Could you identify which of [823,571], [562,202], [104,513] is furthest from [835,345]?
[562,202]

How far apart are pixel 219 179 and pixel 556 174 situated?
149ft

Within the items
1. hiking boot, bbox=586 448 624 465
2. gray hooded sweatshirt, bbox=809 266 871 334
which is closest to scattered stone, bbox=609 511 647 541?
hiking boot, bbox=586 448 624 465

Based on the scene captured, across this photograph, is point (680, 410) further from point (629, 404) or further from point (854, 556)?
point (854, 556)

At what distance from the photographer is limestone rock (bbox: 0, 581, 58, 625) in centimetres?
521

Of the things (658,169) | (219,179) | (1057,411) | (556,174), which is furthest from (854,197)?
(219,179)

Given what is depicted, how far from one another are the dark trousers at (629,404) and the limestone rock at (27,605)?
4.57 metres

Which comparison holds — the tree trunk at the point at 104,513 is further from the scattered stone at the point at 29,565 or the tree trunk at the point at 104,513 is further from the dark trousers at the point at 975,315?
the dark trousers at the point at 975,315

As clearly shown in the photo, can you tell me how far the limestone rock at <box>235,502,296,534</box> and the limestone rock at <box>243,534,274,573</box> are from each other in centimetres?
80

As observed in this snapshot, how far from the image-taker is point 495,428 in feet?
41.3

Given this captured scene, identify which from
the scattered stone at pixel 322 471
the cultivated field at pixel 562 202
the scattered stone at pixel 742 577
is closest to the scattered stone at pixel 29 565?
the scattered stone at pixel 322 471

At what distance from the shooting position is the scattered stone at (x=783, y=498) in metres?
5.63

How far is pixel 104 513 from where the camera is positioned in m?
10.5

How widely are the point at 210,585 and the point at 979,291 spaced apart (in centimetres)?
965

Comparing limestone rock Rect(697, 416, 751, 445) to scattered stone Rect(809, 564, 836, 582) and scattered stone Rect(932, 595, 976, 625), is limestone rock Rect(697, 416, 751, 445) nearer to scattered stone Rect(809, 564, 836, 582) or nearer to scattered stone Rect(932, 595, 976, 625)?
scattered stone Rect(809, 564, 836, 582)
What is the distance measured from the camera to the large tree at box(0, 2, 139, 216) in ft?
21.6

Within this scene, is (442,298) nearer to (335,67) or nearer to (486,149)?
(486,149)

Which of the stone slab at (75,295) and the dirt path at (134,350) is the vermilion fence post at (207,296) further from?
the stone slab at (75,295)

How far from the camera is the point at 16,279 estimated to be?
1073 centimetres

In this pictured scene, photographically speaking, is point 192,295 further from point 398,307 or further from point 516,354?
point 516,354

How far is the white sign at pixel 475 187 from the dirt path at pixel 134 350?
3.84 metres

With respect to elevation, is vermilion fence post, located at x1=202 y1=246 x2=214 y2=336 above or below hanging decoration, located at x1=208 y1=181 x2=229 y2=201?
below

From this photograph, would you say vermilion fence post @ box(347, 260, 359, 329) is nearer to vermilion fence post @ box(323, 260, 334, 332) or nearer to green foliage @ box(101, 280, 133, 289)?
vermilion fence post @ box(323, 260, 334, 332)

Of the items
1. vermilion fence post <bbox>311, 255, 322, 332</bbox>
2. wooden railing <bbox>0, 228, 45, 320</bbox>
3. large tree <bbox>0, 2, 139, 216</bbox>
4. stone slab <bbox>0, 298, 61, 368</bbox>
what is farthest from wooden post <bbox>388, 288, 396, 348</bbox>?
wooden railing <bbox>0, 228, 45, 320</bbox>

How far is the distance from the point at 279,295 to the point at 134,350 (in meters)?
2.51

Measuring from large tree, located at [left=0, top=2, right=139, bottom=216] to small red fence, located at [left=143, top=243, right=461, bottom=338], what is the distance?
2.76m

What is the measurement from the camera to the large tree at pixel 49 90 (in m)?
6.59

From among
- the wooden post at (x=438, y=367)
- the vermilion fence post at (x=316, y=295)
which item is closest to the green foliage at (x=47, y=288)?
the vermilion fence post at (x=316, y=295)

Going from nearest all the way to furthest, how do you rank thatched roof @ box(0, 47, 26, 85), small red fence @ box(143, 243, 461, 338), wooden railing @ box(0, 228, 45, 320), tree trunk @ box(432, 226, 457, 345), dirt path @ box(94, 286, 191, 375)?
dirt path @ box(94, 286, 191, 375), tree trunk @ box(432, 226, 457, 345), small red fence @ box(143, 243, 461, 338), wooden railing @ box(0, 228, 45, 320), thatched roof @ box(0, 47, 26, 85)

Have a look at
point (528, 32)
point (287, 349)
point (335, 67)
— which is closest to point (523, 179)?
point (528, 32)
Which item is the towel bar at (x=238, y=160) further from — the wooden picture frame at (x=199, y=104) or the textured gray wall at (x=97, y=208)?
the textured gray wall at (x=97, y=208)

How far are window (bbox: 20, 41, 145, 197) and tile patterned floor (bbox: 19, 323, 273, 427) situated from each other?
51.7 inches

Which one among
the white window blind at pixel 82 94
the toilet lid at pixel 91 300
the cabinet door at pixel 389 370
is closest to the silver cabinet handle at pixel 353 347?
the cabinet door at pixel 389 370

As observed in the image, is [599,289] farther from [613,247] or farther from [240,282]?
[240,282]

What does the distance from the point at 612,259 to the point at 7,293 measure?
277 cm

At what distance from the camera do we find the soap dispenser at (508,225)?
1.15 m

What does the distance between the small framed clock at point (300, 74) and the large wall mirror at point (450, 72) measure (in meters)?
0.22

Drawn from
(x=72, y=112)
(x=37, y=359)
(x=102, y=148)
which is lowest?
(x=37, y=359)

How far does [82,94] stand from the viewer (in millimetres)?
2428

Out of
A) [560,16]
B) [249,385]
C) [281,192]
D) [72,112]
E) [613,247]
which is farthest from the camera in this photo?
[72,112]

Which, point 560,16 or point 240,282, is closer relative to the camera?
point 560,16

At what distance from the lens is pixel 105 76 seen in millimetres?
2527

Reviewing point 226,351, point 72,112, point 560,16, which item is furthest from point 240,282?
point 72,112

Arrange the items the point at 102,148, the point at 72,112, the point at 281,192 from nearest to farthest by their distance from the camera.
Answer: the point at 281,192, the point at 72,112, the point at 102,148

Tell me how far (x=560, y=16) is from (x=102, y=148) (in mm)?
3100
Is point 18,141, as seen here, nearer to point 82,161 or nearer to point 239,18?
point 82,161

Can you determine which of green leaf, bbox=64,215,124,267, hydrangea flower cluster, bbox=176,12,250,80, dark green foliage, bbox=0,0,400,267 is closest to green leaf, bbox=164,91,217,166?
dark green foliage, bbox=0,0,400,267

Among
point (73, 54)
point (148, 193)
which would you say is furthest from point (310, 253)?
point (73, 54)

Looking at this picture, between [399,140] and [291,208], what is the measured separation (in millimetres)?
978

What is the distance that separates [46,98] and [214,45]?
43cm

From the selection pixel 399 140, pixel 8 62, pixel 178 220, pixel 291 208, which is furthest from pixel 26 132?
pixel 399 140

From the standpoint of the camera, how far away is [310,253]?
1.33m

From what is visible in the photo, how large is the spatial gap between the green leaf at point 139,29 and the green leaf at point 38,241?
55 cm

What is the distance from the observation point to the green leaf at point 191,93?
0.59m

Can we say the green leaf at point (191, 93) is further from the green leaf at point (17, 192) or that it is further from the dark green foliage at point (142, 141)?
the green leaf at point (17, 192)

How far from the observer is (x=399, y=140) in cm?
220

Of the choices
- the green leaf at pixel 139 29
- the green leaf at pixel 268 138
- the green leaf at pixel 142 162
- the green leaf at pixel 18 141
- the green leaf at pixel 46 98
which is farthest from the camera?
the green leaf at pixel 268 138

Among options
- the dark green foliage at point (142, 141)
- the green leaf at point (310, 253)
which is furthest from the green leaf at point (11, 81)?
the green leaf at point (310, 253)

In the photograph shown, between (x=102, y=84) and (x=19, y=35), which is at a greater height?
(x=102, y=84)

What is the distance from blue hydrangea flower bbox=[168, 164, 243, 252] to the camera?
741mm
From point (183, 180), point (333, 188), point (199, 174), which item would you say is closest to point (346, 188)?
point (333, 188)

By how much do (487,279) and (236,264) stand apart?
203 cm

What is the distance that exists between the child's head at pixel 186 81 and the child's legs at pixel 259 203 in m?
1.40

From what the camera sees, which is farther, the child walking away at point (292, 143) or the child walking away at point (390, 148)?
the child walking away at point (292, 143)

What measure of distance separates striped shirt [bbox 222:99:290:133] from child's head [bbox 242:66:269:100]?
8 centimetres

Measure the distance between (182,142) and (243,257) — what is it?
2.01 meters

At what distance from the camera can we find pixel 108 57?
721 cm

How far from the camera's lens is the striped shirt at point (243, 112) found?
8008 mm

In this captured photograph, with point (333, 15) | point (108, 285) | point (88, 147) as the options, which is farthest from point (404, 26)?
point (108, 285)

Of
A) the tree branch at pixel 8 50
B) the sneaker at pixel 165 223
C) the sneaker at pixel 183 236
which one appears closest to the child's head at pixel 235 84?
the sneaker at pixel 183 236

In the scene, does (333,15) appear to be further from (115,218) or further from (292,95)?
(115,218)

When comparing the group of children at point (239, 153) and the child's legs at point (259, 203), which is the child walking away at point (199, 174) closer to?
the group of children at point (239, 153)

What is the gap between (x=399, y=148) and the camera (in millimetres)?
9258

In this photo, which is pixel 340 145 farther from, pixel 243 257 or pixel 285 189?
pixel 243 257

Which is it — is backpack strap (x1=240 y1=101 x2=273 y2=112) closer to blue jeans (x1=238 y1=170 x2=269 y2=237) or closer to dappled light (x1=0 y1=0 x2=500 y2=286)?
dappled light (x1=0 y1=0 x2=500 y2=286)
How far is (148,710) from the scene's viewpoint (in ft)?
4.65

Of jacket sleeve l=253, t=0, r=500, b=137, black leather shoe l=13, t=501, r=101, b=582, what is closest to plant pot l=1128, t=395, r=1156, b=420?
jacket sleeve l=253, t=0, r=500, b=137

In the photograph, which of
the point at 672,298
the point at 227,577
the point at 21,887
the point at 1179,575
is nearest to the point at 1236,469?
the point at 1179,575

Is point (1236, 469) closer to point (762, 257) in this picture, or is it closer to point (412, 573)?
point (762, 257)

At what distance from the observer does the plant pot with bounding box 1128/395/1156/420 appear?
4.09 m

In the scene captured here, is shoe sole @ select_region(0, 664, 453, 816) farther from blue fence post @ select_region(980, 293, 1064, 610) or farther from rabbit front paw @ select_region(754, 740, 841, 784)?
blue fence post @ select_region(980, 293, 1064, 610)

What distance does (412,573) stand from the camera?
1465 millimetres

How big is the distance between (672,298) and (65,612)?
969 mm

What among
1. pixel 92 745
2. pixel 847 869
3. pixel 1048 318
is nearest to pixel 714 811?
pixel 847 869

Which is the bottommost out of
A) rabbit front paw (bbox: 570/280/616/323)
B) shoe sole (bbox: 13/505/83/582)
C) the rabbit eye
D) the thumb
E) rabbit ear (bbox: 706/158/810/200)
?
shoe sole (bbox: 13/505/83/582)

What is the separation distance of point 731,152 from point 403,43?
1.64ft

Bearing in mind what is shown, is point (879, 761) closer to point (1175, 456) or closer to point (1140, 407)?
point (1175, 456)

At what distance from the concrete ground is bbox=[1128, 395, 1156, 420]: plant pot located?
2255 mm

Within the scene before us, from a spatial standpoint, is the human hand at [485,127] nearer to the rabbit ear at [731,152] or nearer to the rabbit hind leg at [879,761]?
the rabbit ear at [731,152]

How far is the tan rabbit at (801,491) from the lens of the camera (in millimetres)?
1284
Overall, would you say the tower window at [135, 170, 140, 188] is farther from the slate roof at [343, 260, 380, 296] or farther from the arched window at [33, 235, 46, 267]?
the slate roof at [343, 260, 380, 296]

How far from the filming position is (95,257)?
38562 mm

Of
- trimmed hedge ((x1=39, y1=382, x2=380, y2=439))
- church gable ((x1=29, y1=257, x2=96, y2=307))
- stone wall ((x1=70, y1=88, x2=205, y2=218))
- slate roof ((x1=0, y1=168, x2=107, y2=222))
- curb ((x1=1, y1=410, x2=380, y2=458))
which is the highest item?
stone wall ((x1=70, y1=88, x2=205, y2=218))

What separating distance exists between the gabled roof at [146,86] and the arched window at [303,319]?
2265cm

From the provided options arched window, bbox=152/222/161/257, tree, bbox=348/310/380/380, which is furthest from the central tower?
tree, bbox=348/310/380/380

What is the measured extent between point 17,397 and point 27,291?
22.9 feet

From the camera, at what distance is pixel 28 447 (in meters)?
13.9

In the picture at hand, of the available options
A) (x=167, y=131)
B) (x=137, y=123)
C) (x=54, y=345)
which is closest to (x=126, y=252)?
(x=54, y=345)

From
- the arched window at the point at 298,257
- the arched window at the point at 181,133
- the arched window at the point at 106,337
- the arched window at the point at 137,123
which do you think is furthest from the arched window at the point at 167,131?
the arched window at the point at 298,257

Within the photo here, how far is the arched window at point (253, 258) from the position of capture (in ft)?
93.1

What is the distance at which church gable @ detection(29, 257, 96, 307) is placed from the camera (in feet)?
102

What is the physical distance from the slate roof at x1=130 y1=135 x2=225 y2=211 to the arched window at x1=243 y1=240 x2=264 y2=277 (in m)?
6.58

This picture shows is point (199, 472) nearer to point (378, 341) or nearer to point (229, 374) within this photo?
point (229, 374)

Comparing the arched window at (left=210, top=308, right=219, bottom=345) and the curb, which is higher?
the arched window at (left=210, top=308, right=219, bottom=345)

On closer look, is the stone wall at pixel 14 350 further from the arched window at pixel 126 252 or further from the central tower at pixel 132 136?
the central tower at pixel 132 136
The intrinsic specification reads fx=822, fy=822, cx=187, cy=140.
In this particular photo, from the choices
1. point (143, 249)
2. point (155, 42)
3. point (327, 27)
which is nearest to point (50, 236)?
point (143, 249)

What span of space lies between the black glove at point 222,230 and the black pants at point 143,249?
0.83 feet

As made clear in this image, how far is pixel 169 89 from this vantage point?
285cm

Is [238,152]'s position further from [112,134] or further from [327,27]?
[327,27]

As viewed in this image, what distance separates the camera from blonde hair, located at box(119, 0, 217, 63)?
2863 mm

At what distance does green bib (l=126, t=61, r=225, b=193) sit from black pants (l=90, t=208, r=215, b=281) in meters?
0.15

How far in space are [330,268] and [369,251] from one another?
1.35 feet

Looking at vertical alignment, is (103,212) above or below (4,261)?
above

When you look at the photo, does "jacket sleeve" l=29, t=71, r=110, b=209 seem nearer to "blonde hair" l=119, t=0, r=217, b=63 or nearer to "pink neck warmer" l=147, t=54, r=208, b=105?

---------------

▶ _Exercise goal_:
Reproduce the rows from the start through the line containing "4.57 metres", inclusive, with "limestone rock" changed to "granite boulder" and nothing else altered.

▶ _Exercise solution_:
Could you identify which of [823,571], [562,202], [104,513] is furthest from [835,345]?
[562,202]

How far apart are pixel 219 179 and pixel 556 174 situated?
149ft

Within the items
1. hiking boot, bbox=586 448 624 465
2. gray hooded sweatshirt, bbox=809 266 871 334
which is closest to scattered stone, bbox=609 511 647 541?
hiking boot, bbox=586 448 624 465

Based on the scene captured, across this photograph, is point (680, 410) further from point (629, 404) or further from point (854, 556)?
point (854, 556)

At what distance from the photographer is granite boulder (bbox: 0, 581, 58, 625) in centimetres?
521

Of the things (658,169) | (219,179) | (1057,411) | (556,174), which is furthest from (854,197)?
(219,179)

Given what is depicted, how far from one another are the dark trousers at (629,404) and the granite boulder at (27,605)?
4.57 metres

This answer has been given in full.